> [The problem]: Extract every line of the material below, reproducing each one word for word. Omit the pictures from your answer.

· · · ·

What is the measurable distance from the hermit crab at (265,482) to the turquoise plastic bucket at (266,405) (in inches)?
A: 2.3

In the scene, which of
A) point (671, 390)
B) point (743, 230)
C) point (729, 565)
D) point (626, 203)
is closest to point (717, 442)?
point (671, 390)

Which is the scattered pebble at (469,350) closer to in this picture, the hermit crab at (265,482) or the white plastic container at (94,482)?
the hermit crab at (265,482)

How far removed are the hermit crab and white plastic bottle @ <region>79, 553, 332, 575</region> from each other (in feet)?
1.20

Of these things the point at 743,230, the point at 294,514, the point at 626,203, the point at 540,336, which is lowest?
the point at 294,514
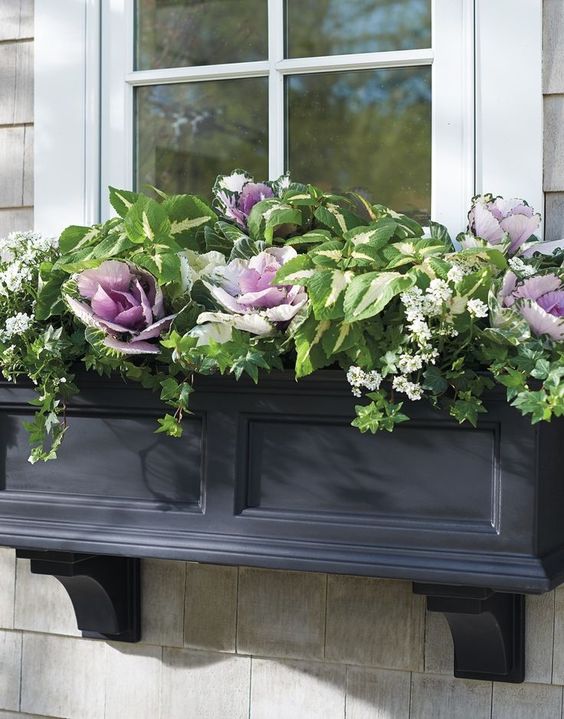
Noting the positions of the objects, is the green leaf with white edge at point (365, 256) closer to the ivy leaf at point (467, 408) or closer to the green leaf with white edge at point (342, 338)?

· · · ·

> [Result]:
What is the measurable distance from the hermit crab at (265,482) to the turquoise plastic bucket at (266,405) (in inches)?
A: 2.3

In the scene, which of
A) point (671, 390)
B) point (743, 230)
C) point (729, 565)
D) point (626, 203)
is closest to point (717, 442)?
point (671, 390)

Which is the scattered pebble at (469,350) closer to in this picture, the hermit crab at (265,482) or the white plastic container at (94,482)?
the hermit crab at (265,482)

How far removed are the hermit crab and white plastic bottle @ <region>79, 553, 332, 575</region> from each other (in feet)?
1.20

Of these things the point at 743,230, the point at 294,514, the point at 626,203, the point at 540,336, which is lowest?
the point at 294,514
Noting the positions of the objects, is the green leaf with white edge at point (365, 256) closer to the ivy leaf at point (467, 408) or closer to the green leaf with white edge at point (342, 338)?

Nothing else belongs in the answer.